Twenty-six students in a newly-created UVM service learning class spent Fridays and Saturdays during the first seven weeks of the semester volunteering in communities hit by Irene. Students in the course, called Rebuilding Vermont: Community Engagement in Disaster Preparation and Relief, also do related readings, reflect on their experiences, and hear from various experts in disaster response with the goal of learning how to effectively and sensitively respond to disasters in the future.
In light of the financial challenges the State is experiencing, UVM will not be making a capital funding request from the state for next year.
Ninety-five UVM athletes did volunteer work in six communities hard hit by Irene in southern and central Vermont on Sat., Sept. 15. Activities ranged from doing river clean-up in Rochester and Waitsfield to picking up debris, rocks, and gravel and removing mud at a farm in Moretown to clearing out a hard hit apartment building in Moretown Village.
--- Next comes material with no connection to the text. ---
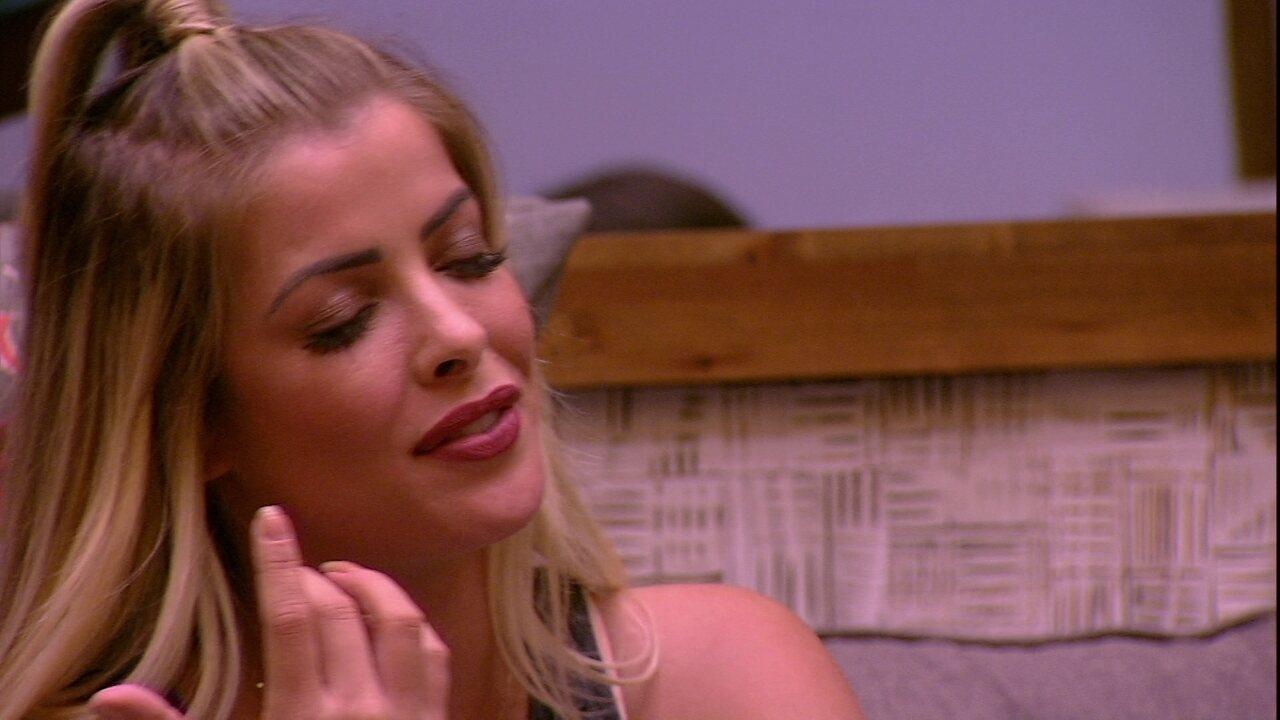 Jaqueline canta música de Marília Mendonça e é aplaudida por brothers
UVM offered the Vermont State Colleges assistance in meeting technology challenges created by Irene.
UVM's Enterprise Technology Services department provided 33 208V server power cords on Monday, Aug. 29 to the Vermont Agency of Human Services and the Department of Public Safety. Their shared data center in Waterbury flooded, and they needed power cords to set up in a new location.
Fifteen brothers of the Alpha Gamma Rho fraternity traveled to Waterbury on Sept. 3 and helped a member of the Cochran's ski area family clean up and get rid of damaged or ruined property in a small ski shop, where he donated equipment and instruction to the local community.
Twenty members of the Pi Beta Phi sorority spent a day in sister Emily Durfee's hometown of Bethel doing clean-up work.
Kappa Sigmas held a 9/11 Candlelight Remembrance Vigil. The event was also a fundraiser- the group donated over $350 and 75 cans of food to the Vermont Food Bank.